In the RealtimeRuleGuard class, there are four methods, canCreate, canRead, canUpdate, and canDelete. These
methods will run right before a query is sent to mongodb, and validate the users authorization to the resource. Each
function expects either a boolean or a FilterQuery type. If a boolean is returned, the Rest API or the WebSocket
service, will throw Forbidden Exception immediately, however, if a filter query is provided this will be appended to
the query the client provided. This in turn will force them to query only the documents you specify, and their additional
filters, will be appended with the filter provided from the rule.
For example:
If your rule states that only authenticated users can update their own posts, it would look like this. Assuming that
in the Posts model, there is an owner_id field.
@RealtimeRule(UserModel)
export class UserRule extends RealtimeRuleGuard<User, UserDocument> {
// ...
canUpdate(user: User | null): FilterQuery<PostDocument> | boolean {
if (!user) return false;
return {
owner_id: new ObjectId(user._id)
};
}
// ...
}The client will make a request like so:
// The user making the request is user A
fetch({
method: "POST",
url: "database/findOneAndUpdate?modelName=Posts",
headers: {
// Your NestJS Authentication method, you handle this.
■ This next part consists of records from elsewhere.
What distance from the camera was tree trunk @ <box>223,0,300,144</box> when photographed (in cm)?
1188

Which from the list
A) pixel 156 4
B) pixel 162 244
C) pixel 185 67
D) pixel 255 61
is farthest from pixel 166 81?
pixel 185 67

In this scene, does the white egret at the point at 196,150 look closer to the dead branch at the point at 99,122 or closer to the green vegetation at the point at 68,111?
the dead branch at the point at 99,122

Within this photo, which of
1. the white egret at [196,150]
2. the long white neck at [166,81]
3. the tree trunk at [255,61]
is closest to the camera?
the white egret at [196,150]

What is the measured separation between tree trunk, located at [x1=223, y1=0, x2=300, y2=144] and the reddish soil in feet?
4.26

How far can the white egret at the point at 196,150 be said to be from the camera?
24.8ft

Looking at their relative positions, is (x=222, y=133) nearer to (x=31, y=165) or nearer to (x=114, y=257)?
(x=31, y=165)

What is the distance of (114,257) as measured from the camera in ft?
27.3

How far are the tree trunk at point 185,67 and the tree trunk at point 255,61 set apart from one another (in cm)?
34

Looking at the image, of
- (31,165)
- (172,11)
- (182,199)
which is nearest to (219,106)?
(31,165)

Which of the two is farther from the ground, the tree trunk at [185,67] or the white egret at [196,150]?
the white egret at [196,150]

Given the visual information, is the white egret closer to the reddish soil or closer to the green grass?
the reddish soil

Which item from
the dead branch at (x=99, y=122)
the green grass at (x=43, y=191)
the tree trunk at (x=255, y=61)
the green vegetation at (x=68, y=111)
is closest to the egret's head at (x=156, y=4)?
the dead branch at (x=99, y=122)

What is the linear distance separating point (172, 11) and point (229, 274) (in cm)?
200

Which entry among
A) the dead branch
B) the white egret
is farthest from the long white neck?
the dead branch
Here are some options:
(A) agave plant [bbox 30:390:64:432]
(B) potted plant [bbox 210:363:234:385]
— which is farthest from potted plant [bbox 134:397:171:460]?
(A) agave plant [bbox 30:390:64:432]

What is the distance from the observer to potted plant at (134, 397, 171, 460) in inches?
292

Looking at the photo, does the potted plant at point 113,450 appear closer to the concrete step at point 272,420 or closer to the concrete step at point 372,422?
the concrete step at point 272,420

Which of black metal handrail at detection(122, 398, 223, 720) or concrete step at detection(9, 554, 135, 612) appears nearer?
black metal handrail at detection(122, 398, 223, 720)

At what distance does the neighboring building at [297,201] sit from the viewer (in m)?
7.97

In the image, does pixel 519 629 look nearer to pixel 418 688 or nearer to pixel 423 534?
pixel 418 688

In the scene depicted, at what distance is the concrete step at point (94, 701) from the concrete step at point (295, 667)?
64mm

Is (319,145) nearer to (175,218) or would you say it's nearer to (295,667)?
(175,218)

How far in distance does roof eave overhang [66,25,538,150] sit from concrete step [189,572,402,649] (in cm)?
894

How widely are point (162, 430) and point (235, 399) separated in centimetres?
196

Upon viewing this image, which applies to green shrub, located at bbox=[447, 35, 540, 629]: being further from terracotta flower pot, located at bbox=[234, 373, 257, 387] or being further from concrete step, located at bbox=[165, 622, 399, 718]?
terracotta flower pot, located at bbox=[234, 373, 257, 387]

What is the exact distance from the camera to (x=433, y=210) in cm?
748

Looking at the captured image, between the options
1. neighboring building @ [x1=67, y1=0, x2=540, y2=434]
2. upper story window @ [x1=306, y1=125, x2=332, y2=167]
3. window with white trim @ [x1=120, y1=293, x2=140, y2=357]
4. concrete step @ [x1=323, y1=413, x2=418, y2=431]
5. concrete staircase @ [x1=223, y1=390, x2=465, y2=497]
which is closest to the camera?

Authorization: "Bearer ... user_id: A"
},
// Lets pretend someone makes a fraudulent request to steal a post.
data: JSON.stringify({
filter: {
// Client is trying to update post from user B
owner_id: "B",
// ...
},
update: {
owner_id: "A"
}
})
})Once the request is made, and your server authenticates the user, and attaches the user to the request object, the rule is then invoked, and the final query to MonogDB will look like so:
db.posts.findOneAndUpdate(
{
owner_id: "B",
$and: [
{ owner_id: "A" }
]
},
{
owner_id: "A"
}
)The above query to the database, will result in nothing, since the server injected the filter from the rule. This is great, when you dont want the client to worry about what they are allowed to access.